Public Vs Private blockchain protocols: What's the difference?

March 20, 2018

Satoshi Nakamoto’s Bitcoin protocol was the first to successfully apply the concept of a distributed public ledger to peer-to-peer transactions. In line with the decentralized nature of the technology, Nakamoto released the protocol as open source meaning anyone could take the protocol, modify it and their own p2p transaction network. As new ideas came to the space, users began to find applications for blockchain technology outside of the p2p money use case. This article will look at how these different applications fall into one of two categories, and what is the difference between them: Public Vs Private blockchain protocols.

Public protocols are open source and permissionless, allowing anyone to participate or benefit from the technology. Ethereum is one such public protocol that allows for users to build and run their own smart contracts without building their own ecosystem. Anyone can develop a decentralised application (Dapp) on Ethereum so long as the purchase some Ether to use as GAS, this is like the fuel needed to run their software programs.

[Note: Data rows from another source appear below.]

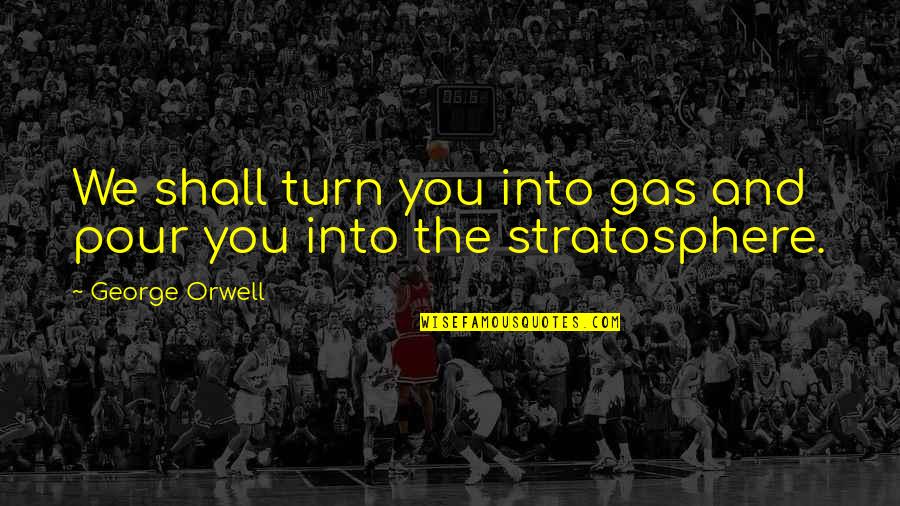 Tropeognathus Quotes By George Orwell: We shall turn you into gas and pour Tropeognathus Quotes By George Orwell: We shall turn you into gas and pour
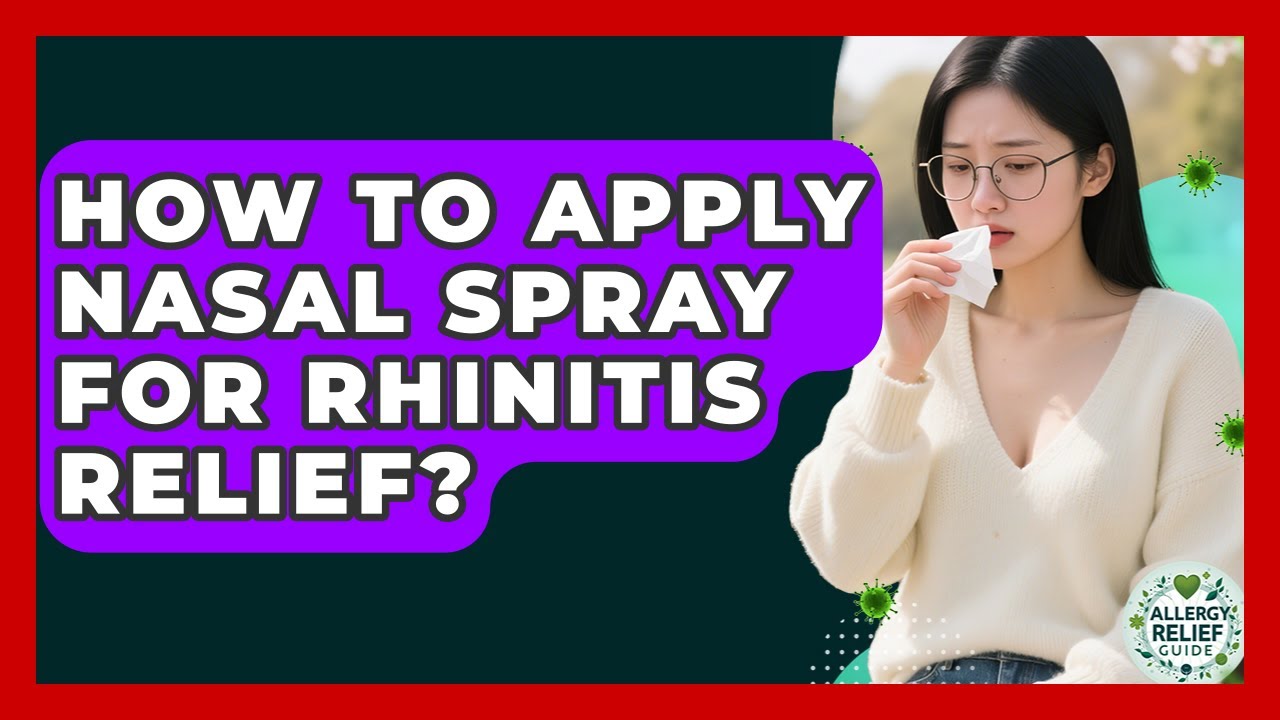 How To Apply Nasal Spray For Rhinitis Relief? - Allergy Relief Guide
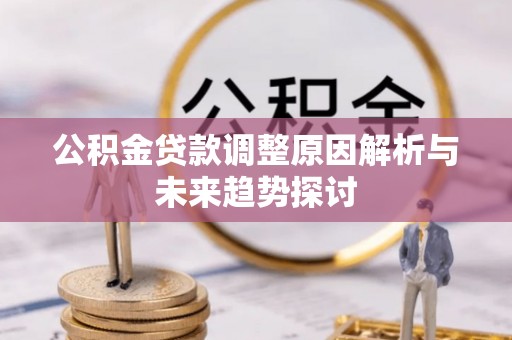 南充公积金贷款调整原因解析与未来趋势探讨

Unlike public protocols, private blockchains require permissioned access and operate under the guises of a centralised organisation. The entry control procedures can vary from giving existing participants power to nominate future entrants to having a predetermined set of steps a user must complete for their access rights. Once an entity has joined the network, it will play a role in maintaining the blockchain in a decentralised manner. Since the system relies on internal participants to verify transactions there are not the same game theoretic incentive mechanisms in place to secure the network. Private blockchains are more efficient in terms of scalability and compliance with regulatory requirements but are vulnerable to network manipulation due to the centralised governance.

 A subset of the private protocol are federated or consortium blockchains. The consensus mechanism is predefined by the leaders within the network. As an example, imagine a scenario where a group of financial institutions want to transact with each other, such as LIBOR. The consensus mechanism may state that 8 out of 12 banks must approve the transaction for it to be valid. Similar to private blockchain, consortiums are often faster, more scalable and offer greater transaction privacy then public blockchains.

Whilst private blockchains keep information from being seen by the general public, they also rely on their limited private networks to maintain the integrity of the blockchain protocol itself. Essentially this means that the blockchain is more vulnerable to being hacked or altered by those within the network. This is especially concerning for federated or consortium blockchains where colluding banks may alter information within their internal networks, such as debt obligations between them. Public blockchains on the other hand can be maintained by anyone with sufficient computing power to do so and allow for full transparency of the information they contain. Public blockchain protocols were the original concept that Satoshi Nakamoto created, decentralising information to limit the potential for nefarious acts.